*** Extracted entries ***

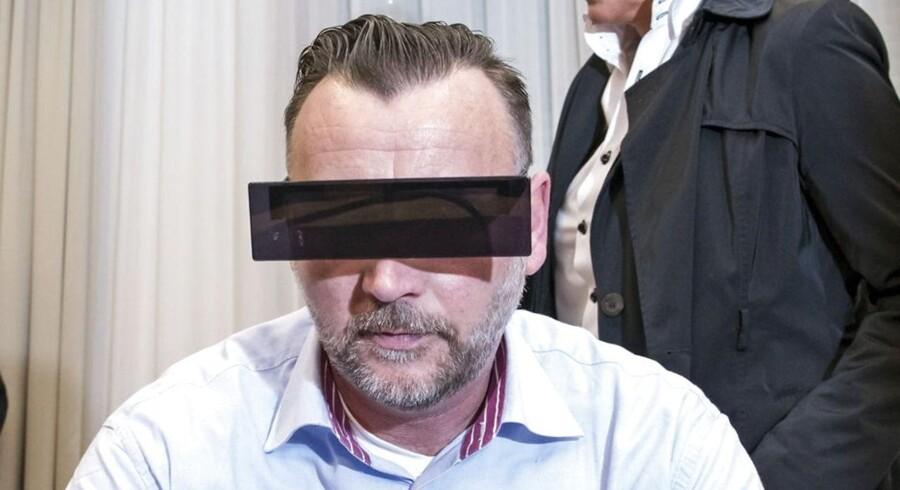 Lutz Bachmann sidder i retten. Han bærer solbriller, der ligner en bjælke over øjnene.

*** End of Extracted entries ***
*** Extracted entries ***

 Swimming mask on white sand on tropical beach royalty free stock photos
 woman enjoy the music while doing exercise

*** End of Extracted entries ***

Directions: There is a run of lines above from the one with "Swimming mask on" to the one with "woman enjoy the music while doing exercise"; print exactly that run, both ends included, and nothing else.

Completed exercise:
 Swimming mask on white sand on tropical beach royalty free stock photos
 woman enjoy the music while doing exercise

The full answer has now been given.